» Directions
Only the lines from the line holding "From furthest to closest in" through the final line of the entries below are to be returned, exactly as they stand.
══ Records for processing ══
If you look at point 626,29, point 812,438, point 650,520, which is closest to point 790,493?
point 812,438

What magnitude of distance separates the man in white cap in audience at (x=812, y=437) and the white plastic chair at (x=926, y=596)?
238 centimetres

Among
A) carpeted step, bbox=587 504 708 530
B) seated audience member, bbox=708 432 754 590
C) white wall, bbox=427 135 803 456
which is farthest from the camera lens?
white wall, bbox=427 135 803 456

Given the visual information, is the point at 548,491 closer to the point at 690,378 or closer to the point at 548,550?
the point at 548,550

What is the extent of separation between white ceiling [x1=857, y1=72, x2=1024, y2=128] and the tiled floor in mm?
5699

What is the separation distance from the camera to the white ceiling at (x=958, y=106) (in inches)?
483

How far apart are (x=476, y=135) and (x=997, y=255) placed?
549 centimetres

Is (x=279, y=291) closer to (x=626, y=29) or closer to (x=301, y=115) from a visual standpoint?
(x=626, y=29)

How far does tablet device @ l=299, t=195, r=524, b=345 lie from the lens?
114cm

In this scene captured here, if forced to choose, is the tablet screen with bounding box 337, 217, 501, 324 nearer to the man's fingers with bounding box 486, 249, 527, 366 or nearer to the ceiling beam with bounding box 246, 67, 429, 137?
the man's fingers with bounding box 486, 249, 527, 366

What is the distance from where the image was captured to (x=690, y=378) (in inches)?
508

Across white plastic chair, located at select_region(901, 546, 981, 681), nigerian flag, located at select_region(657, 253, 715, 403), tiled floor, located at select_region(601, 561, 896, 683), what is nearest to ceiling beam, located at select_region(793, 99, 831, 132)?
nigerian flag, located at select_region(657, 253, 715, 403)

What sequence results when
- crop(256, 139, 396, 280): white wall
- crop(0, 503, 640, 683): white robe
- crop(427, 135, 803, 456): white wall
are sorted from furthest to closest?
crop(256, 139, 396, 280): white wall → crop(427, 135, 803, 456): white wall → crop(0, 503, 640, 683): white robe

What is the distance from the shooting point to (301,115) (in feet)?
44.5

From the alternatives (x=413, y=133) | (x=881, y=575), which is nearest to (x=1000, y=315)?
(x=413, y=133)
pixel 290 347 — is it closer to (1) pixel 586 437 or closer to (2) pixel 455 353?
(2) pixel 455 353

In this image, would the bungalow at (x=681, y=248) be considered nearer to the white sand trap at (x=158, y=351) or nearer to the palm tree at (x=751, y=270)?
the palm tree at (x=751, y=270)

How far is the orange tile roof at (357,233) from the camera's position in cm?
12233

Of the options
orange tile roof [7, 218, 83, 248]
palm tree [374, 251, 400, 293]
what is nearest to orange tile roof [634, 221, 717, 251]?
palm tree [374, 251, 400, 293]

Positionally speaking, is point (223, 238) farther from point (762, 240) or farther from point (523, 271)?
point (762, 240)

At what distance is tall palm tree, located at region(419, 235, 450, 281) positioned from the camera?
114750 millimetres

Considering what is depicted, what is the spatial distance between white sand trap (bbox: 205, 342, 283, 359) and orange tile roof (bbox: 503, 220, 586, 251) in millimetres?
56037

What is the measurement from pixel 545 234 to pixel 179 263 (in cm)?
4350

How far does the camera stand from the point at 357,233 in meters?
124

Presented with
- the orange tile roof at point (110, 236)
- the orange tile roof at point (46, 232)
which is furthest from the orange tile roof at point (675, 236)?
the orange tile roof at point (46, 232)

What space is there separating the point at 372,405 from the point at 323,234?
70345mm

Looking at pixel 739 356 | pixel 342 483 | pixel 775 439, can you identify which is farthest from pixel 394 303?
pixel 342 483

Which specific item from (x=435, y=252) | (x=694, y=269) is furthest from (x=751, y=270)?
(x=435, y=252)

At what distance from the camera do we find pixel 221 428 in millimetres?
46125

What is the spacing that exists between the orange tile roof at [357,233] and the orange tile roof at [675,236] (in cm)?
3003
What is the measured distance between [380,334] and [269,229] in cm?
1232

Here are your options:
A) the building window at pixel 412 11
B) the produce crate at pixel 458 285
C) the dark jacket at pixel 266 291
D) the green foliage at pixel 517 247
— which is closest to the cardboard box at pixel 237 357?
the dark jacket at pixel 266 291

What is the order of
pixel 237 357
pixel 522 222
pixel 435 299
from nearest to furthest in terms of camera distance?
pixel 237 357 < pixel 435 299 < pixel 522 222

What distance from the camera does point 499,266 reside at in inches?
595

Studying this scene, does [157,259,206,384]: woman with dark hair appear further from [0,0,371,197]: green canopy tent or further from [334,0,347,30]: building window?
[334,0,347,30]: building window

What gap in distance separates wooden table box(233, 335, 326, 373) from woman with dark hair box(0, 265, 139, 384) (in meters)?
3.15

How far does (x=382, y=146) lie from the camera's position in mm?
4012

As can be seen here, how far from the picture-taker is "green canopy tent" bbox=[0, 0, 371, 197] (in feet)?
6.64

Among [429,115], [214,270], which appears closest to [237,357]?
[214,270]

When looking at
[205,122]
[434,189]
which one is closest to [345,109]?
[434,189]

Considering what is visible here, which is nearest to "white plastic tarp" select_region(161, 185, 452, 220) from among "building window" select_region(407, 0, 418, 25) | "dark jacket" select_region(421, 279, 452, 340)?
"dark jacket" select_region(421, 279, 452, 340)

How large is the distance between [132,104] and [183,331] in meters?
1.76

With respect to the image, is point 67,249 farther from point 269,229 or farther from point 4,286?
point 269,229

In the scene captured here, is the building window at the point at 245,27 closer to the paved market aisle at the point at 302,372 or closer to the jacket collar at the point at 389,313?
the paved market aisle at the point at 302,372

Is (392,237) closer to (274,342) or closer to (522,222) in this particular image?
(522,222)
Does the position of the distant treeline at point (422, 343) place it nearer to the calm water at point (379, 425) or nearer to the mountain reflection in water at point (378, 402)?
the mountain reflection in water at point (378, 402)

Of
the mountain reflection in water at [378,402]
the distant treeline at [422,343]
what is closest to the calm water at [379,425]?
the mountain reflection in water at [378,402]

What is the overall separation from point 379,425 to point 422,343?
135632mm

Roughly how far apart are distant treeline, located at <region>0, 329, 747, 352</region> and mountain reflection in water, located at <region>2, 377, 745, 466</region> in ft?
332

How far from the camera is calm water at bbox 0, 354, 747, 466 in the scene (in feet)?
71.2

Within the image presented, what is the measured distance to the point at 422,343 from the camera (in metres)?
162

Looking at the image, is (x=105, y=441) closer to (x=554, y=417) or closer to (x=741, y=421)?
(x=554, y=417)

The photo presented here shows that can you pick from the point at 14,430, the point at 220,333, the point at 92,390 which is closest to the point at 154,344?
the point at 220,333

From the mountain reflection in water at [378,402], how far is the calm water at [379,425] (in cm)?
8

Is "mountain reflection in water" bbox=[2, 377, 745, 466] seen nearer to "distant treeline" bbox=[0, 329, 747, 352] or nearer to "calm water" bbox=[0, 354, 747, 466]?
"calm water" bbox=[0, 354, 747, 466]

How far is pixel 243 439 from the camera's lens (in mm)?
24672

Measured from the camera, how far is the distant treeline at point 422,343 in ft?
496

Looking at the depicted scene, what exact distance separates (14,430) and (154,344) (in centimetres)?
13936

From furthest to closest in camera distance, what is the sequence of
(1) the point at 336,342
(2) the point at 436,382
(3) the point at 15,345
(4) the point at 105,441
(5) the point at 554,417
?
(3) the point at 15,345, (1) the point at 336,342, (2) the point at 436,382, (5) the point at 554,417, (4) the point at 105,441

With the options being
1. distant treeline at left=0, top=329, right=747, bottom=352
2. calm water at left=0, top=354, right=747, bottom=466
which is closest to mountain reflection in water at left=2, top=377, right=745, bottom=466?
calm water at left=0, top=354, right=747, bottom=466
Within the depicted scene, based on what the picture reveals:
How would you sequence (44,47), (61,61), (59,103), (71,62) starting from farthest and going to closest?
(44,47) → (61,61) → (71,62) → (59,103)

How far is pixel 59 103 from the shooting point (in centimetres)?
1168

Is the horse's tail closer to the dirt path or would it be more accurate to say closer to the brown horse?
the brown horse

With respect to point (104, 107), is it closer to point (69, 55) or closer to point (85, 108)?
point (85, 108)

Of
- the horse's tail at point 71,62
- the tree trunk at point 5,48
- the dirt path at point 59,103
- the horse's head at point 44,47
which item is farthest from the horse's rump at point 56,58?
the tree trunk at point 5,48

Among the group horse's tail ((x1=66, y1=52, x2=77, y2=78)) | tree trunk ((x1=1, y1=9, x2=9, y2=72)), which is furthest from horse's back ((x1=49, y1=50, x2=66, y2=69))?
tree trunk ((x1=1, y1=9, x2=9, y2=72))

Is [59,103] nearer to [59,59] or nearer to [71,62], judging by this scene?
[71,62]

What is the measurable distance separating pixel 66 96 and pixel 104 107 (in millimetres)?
═══
» Complete response
From furthest to closest in camera distance, what is the sequence of
(1) the point at 336,342
(2) the point at 436,382
(3) the point at 15,345
(4) the point at 105,441
(5) the point at 554,417
?
(3) the point at 15,345, (1) the point at 336,342, (2) the point at 436,382, (5) the point at 554,417, (4) the point at 105,441

With the options being
1. distant treeline at left=0, top=329, right=747, bottom=352
2. calm water at left=0, top=354, right=747, bottom=466
which is closest to mountain reflection in water at left=2, top=377, right=745, bottom=466?
calm water at left=0, top=354, right=747, bottom=466
Within the depicted scene, based on what the picture reveals:
How would you sequence (44,47), (61,61), (59,103), (71,62) starting from farthest and going to closest?
(44,47) → (61,61) → (71,62) → (59,103)

How far is pixel 59 103 from the shooting point (in centimetres)?
1168

Is the horse's tail closer to the dirt path or would it be more accurate to say closer to the brown horse?
the brown horse

With respect to point (104, 107), is it closer to point (69, 55) or closer to point (85, 108)?
point (85, 108)

Of
- the horse's tail at point 71,62
- the tree trunk at point 5,48
- the dirt path at point 59,103
- the horse's head at point 44,47
which item is farthest from the horse's rump at point 56,58?
the tree trunk at point 5,48

Among the group horse's tail ((x1=66, y1=52, x2=77, y2=78)) | tree trunk ((x1=1, y1=9, x2=9, y2=72)), which is furthest from horse's back ((x1=49, y1=50, x2=66, y2=69))?
tree trunk ((x1=1, y1=9, x2=9, y2=72))

Is [59,103] nearer to [59,59] or nearer to [71,62], judging by this scene?
[71,62]

What is the measurable distance separating pixel 66 96 and pixel 104 107 (in millimetres)?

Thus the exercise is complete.